My T5 bulbs are due for replacement and would like some opinions on which bulbs to go with; here are the options:

- Midday
- Aquaflora
- Aqua Blue
- Actinic
- Aqua Pink
- Pure Actinic
- Lagoon Blue

My current bulbs are 2-10k and 2-actinic.

Thanks,
Aaron


----------



## explor3r (Mar 14, 2010)

NVES said:


> Hello all,
> 
> My T5 bulbs are due for replacement and would like some opinions on which bulbs to go with; here are the options:
> 
> ...


Giving the options I would just guess but Ill go with 1 pure actinic, 1 Aquapink, and 2 Aqua blue


----------



## noy (Nov 19, 2012)

NVES said:


> Hello all,
> 
> My T5 bulbs are due for replacement and would like some opinions on which bulbs to go with; here are the options:
> 
> ...


what types of corals are you growing (or aspire to grow)?


----------



## Bullet (Apr 19, 2014)

Perhaps a silly question but are LEDs an option ?
I recently switched to LEDs and the coral response and growth rate is superior to my previous T5HO 
Just a thought...


----------



## explor3r (Mar 14, 2010)

Bullet said:


> Perhaps a silly question but are LEDs an option ?
> I recently switched to LEDs and the coral response and growth rate is superior to my previous T5HO
> Just a thought...


It depends what type of coral no way you are going to get more growth from led than t5 when it comes to SPS...
I have LED all over my tanks thinking on adding some t5s as well....t5 and led best combo ever


----------



## NVES (Apr 21, 2010)

noy said:


> what types of corals are you growing (or aspire to grow)?

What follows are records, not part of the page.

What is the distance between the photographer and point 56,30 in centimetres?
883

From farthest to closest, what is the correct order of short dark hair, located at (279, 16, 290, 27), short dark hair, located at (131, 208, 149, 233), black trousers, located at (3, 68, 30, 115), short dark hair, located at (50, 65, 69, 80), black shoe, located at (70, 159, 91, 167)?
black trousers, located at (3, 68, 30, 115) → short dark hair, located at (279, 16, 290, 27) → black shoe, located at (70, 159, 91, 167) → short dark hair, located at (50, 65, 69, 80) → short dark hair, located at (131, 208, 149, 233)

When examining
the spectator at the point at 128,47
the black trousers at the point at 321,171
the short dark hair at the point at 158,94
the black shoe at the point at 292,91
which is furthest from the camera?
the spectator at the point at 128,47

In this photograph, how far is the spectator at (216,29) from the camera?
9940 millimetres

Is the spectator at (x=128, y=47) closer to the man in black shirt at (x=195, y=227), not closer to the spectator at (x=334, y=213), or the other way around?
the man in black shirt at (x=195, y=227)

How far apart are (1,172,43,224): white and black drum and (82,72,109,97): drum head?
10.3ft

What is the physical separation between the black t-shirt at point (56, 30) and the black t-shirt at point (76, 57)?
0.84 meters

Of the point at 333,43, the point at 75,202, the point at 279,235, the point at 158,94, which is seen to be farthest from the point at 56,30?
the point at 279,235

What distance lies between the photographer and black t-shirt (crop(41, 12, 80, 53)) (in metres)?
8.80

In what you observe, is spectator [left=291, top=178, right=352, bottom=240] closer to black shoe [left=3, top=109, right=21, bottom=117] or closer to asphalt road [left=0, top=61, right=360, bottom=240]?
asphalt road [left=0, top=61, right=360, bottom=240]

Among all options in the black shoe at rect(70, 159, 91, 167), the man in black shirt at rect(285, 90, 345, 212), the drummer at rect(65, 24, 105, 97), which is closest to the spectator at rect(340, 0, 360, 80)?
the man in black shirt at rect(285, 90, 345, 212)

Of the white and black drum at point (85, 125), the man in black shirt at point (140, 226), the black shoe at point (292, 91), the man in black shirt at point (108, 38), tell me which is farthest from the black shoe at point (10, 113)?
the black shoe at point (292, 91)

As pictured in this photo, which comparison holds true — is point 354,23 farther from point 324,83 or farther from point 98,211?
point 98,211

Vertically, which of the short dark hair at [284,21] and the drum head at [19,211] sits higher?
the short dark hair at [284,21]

Mixed corals of the basic not too difficult to grow corals are the desired corals - no sps corals.

And thanks for the suggestion but LEDs are not an option.

Thanks,
Aaron


----------



## noy (Nov 19, 2012)

Everyone has their own perfect combo

Given you are not trying to grow SPS and assuming your tank isn't too deep (>24"), you probably want bulbs that bring out the colours in your corals vs. growth. I think the bulbs you listed are the Giesemann Powerchrome series and this is how they break down

- Midday - utility 6K - high growth
- Aquaflora - plant and algae
- Aqua Blue - combo 6K and 22K (=15K broad spectrum)
- Actinic (I think this is actinic+) - 22K - brings out fluorescence 
- Aqua Pink - I think this is their version of the Fiji pink - brings out reds/pinks - its not a growth bulb
- Pure Actinic - 421nm peak - narrow spectrum (not a growth light)
- Lagoon Blue - fairly broad spectrum blue - not a growth light

For basic growth 
2 of midday (if you are concerned with growth), aqua blue or actinic+ (2 actinic+ will be very blue)

For accentuation 
2 of 
Aqua Pink (if you have reds/pinks etc..)
Actinic Plus
Lagoon Blue
Pure Actinic

There is no "right" answer - just whatever your preference is. I'm more of an ATI guy myself.


----------